The service had a registered manager in place at the time of our inspection. A registered manager is a person who has registered with the Care Quality Commission to manage the service. Like registered providers, they are ‘registered persons’. Registered persons have legal responsibility for meeting the requirements in the Health and Social Care Act 2008 and associated Regulations about how the service is run. However, the registered manager was on extended leave and the service was being managed by other senior staff. For this inspection it was the team manager.
Policies and procedures were in place to safeguard people from abuse and staff had received training in safeguarding adults. Staff were able to tell us how to identify and respond to allegations of abuse. They were also aware of the responsibility to ‘whistle blow’ on colleagues who they thought might be delivering poor practice to people.
Recruitment was robust and helped protect staff from harmful workers.
People were supported by sufficient numbers of well trained staff. New staff received induction training, training was ongoing to meet people’s needs and staff were supported and supervised.
People were involved in planning, shopping and preparing their meals. Staff encouraged people to take a healthy diet.
The provider was meeting the requirements of the Mental Capacity Act 2005 (MCA) and the Deprivation of Liberty Safeguards.

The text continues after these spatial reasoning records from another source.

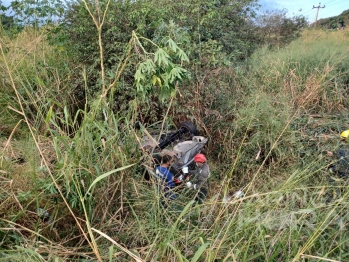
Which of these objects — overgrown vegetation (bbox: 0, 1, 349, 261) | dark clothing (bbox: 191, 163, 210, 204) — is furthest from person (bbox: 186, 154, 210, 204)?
overgrown vegetation (bbox: 0, 1, 349, 261)

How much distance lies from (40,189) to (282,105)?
2.73m

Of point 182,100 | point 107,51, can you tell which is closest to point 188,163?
point 182,100

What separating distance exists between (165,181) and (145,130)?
49cm

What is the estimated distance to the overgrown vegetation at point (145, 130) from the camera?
1582mm

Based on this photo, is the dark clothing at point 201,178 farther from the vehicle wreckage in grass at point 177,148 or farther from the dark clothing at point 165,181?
the dark clothing at point 165,181

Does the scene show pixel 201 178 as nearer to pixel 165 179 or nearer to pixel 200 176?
pixel 200 176

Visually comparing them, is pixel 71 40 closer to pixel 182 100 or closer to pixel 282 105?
pixel 182 100

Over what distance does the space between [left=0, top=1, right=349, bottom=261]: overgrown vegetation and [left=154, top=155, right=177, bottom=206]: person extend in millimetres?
83

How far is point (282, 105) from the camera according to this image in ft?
11.0

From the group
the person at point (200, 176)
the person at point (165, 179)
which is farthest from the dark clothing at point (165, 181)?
the person at point (200, 176)

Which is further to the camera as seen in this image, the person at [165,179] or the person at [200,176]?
the person at [200,176]

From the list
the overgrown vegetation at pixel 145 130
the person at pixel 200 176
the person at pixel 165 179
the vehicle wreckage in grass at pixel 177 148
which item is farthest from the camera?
the person at pixel 200 176

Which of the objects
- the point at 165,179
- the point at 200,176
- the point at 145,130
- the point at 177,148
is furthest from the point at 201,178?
the point at 145,130

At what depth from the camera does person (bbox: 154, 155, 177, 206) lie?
2.03 meters
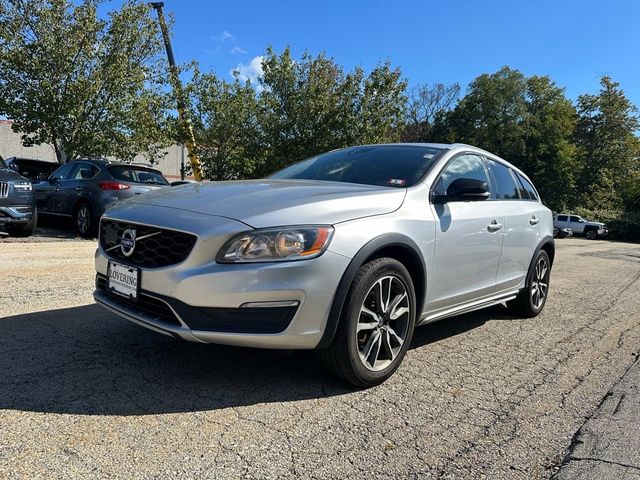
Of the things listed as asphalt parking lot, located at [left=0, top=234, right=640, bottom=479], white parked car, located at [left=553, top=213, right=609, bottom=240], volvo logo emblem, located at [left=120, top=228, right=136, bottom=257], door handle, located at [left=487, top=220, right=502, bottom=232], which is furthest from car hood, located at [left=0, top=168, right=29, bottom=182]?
white parked car, located at [left=553, top=213, right=609, bottom=240]

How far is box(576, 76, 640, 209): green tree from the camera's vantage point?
48.8 metres

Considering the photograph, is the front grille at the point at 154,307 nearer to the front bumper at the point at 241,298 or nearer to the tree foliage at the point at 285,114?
the front bumper at the point at 241,298

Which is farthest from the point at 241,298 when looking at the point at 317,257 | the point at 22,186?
the point at 22,186

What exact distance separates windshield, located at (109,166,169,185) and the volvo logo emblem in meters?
7.20

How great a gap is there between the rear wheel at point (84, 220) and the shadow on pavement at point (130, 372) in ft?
20.6

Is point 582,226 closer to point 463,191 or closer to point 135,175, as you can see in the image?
point 135,175

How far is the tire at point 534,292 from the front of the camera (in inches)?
213

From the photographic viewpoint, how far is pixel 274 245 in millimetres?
2867

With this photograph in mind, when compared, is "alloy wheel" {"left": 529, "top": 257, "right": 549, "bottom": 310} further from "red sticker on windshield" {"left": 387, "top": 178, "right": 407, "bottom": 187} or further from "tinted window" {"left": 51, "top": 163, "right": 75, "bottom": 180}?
"tinted window" {"left": 51, "top": 163, "right": 75, "bottom": 180}

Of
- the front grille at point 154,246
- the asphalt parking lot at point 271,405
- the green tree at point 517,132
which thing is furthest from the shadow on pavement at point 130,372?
the green tree at point 517,132

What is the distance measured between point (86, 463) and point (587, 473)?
228 centimetres

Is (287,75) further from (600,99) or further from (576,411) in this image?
(600,99)

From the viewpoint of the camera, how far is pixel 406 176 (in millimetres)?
3906

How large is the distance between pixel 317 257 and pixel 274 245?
0.80 ft
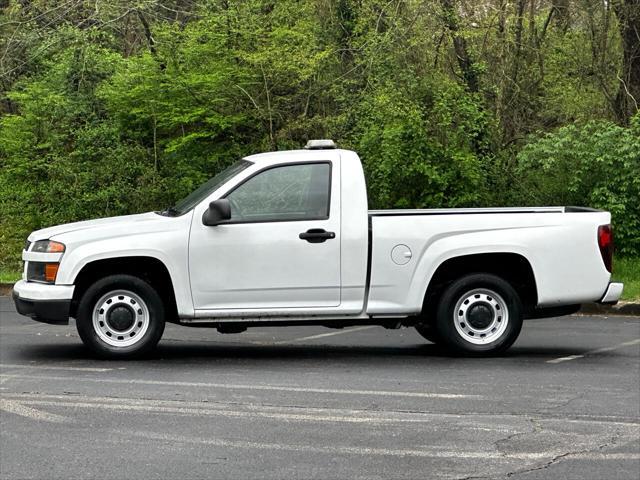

People who used the service had personalised their rooms to suit their own tastes and also had some input into the homes decoration which was very homely in character.
Staff were described as caring and were observed to be professional and friendly to people who used the service. Key workers regularly sat and discussed care and activities to ensure people’s views of the service were obtained.
Records were kept securely and staff were taught the principles of confidentiality to help maintain people’s privacy and dignity.
People had a range of social activities to help them lead fulfilling lives. This could be individual or as part of a group. People also had access to the community, went on holidays and were supported to attend college or work.
People were able to voice their concerns if they wished and had access to the complaints procedure.
Plans of care were individualised, met individual health care and social needs and were regularly reviewed and discussed with people who used the service.
There were sufficient audits for managers to help maintain or improve standards.
Policies and procedures were available for staff to follow good practice.
People who used the service and staff said managers were approachable and they felt supported.